The other thing shepherds often did was learn to play the lyre as a way to entertain themselves while watching the sheep for hours in the fields. The skill David developed as a lyre player was so great, he was suggested to King Saul to play for him. David’s lyre playing gave him his initial access to seeing what was involved in being the King of Israel – both on the battlefield and at home. Saul might have made a lot of mistakes as king, but David could learn from those, too. Years later, when David actually took the throne, he was prepared to take on the responsibilities of a king.
God probably doesn’t have a kingship in his plans for your future, but the Bible tells us He does have plans for each one of us. What do you think are some of those plans?

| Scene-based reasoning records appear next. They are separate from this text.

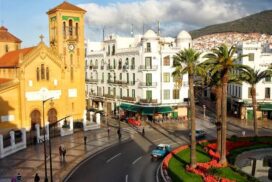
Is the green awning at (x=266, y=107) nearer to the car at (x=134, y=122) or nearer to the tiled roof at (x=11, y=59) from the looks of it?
the car at (x=134, y=122)

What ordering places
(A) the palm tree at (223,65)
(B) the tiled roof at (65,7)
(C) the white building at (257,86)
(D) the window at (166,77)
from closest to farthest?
(A) the palm tree at (223,65)
(B) the tiled roof at (65,7)
(C) the white building at (257,86)
(D) the window at (166,77)

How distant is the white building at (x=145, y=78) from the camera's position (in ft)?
209

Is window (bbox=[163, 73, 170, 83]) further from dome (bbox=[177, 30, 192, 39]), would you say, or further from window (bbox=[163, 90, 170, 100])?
dome (bbox=[177, 30, 192, 39])

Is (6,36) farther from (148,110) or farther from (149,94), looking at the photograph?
(148,110)

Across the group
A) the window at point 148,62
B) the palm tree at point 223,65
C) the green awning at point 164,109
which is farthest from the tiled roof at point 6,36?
the palm tree at point 223,65

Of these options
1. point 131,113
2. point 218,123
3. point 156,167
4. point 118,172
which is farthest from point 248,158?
point 131,113

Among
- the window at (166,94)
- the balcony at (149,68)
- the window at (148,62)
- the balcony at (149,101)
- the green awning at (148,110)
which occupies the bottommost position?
the green awning at (148,110)

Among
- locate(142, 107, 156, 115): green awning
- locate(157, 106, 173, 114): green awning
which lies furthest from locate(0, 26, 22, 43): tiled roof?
locate(157, 106, 173, 114): green awning

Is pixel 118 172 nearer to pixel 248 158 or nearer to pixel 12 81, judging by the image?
pixel 248 158

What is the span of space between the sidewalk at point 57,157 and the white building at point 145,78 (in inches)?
533

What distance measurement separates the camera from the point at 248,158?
36.3 metres

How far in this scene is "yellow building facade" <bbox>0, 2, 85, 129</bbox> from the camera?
166 feet

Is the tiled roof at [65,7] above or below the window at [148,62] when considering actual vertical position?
above

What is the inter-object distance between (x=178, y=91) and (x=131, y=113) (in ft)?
34.5
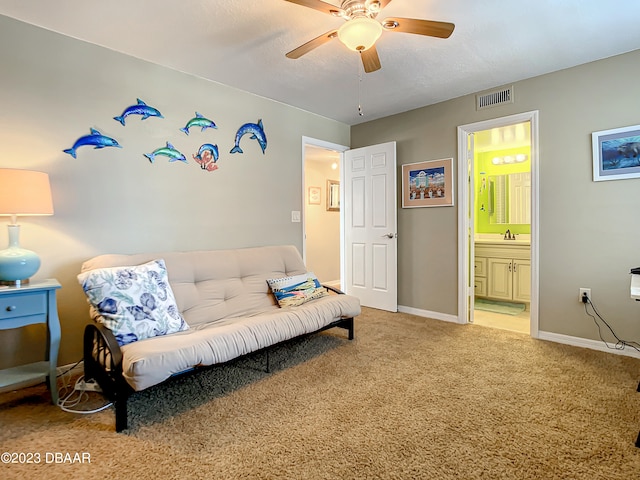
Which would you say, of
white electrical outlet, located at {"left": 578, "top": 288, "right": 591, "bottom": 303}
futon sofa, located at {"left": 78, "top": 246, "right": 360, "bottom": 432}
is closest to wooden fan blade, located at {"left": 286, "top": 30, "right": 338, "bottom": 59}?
futon sofa, located at {"left": 78, "top": 246, "right": 360, "bottom": 432}

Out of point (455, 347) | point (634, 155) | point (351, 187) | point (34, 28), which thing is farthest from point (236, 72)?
point (634, 155)

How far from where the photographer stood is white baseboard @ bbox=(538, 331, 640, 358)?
8.72 feet

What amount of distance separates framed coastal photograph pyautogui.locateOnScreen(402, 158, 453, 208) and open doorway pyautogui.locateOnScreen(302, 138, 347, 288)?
1807 mm

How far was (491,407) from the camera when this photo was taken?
6.28ft

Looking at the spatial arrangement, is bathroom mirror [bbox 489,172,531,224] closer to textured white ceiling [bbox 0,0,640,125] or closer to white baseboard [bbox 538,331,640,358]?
textured white ceiling [bbox 0,0,640,125]

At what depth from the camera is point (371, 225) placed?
4.18 m

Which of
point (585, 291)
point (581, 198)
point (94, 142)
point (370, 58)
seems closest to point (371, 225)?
point (581, 198)

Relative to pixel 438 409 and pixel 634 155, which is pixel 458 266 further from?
pixel 438 409

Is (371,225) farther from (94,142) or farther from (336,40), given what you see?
(94,142)

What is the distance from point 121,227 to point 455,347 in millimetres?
2901

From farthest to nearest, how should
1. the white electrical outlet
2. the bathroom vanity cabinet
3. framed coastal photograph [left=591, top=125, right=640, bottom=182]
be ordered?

The Bible tells us a few of these that apply to all of us. Read Acts 2:38, Galatians 5:22-23, I Timothy 4:12 and Ephesians 2:10. From these verses, what are some of the things God wants us to do and be in our lives?
Are we born ready to do this things? Can tiny children do these things? Obviously, there is some aspect of growing up that is needed in order to be ready to do them. Read I Corinthians 13:11 and Luke 2:52. Notice, even Jesus had some sort of growing up to do. We don’t know a lot of details obviously, but I would imagine “putting away childish ways” was a part of the process.

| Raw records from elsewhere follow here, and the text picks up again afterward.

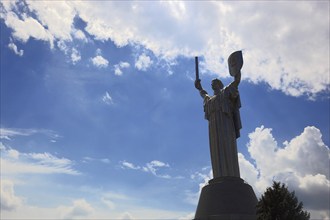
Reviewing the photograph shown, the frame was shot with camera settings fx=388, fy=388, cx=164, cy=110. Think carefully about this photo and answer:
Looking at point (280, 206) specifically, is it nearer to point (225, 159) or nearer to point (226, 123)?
point (225, 159)

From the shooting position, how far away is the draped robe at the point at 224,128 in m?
19.2

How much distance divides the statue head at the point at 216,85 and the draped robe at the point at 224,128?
571 mm

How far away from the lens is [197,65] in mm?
22781

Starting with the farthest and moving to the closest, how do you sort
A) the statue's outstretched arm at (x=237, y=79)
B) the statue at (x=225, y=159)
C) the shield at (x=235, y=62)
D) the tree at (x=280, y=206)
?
the shield at (x=235, y=62), the statue's outstretched arm at (x=237, y=79), the statue at (x=225, y=159), the tree at (x=280, y=206)

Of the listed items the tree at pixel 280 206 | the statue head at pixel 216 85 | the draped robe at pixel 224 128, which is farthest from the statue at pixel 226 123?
the tree at pixel 280 206

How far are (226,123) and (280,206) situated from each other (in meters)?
6.48

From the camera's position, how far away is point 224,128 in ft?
65.5

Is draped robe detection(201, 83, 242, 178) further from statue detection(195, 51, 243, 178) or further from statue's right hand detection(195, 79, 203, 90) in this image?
statue's right hand detection(195, 79, 203, 90)

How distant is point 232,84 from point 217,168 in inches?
174

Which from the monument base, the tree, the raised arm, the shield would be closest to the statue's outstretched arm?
the shield

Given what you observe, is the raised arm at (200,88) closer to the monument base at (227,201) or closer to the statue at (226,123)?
the statue at (226,123)

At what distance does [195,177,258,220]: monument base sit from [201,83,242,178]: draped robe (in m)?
0.99

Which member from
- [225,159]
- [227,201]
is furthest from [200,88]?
[227,201]

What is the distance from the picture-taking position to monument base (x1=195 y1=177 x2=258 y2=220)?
1649 cm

So where do we start if we want to be a spiritual adult ready to do the good works God has prepared for us. Obviously, it’s the life God has planned for us, so it’s the best possible life we can live in this fallen world. How do we get to that life?
First, we have to be born again. Confusing right? Nicodemus was confused. Here he was a religious leader and an adult and Jesus told him he had to be born again. Read John 3:1-36. What did Nicodemus learn about being born again?

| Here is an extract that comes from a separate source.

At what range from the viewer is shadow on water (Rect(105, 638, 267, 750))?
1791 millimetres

Some of you may already have been baptized and have been a Christian for several years. Does that mean you are an adult – at least spiritually? Read the following scriptures and decide what else you may need to do to become a “grown-up” – at least spiritually. 2 Timothy 3:14-15, Ephesians 4:11-16, I Corinthians 3:1-4, 2 Peter 3:18, Proverbs 22:15, Proverbs 23:22, Proverbs 1:8-9, Ephesians 6:2, I Corinthians 14:20, 2 Timothy 2:22.
Skills Activity: Review the main concepts from the lesson. Give students back their portraits of an adult. Have them take the information from the lesson and add to or take away from the original “portrait” they made of a “grown up”. Have a sheet where you can capture the characteristics the class agrees are necessary for someone to be a “grown-up”. The list may still be a mix of secular and spiritual qualities. See if students can find scriptures to support some of the things that may appear secular at first glance. For example, they may site Matthew 25:20-21 as an example for being good stewards of their money/having a budget or 2 Thessalonians 3:10 for having a job that pays your bills.
The goal is not complete agreement of what makes an adult in God’s eyes except for things like becoming a Christian. What you want them to begin to understand is that becoming an adult is going to take effort on their part and it is about more than a diploma or being “legal” in the eyes of the law. If at all possible, spend some time talking about which of the things listed on their final portrait they think they have already mastered and which they still need to achieve. Discuss the various ways they can begin working to achieve the “missing pieces” of their adulthood.
Application Challenge: Identify at least one area in which you still need to grow to become an “adult” in God’s eyes. Think of ways you can begin growing in that area. Make a plan to begin doing those things that will help you grow.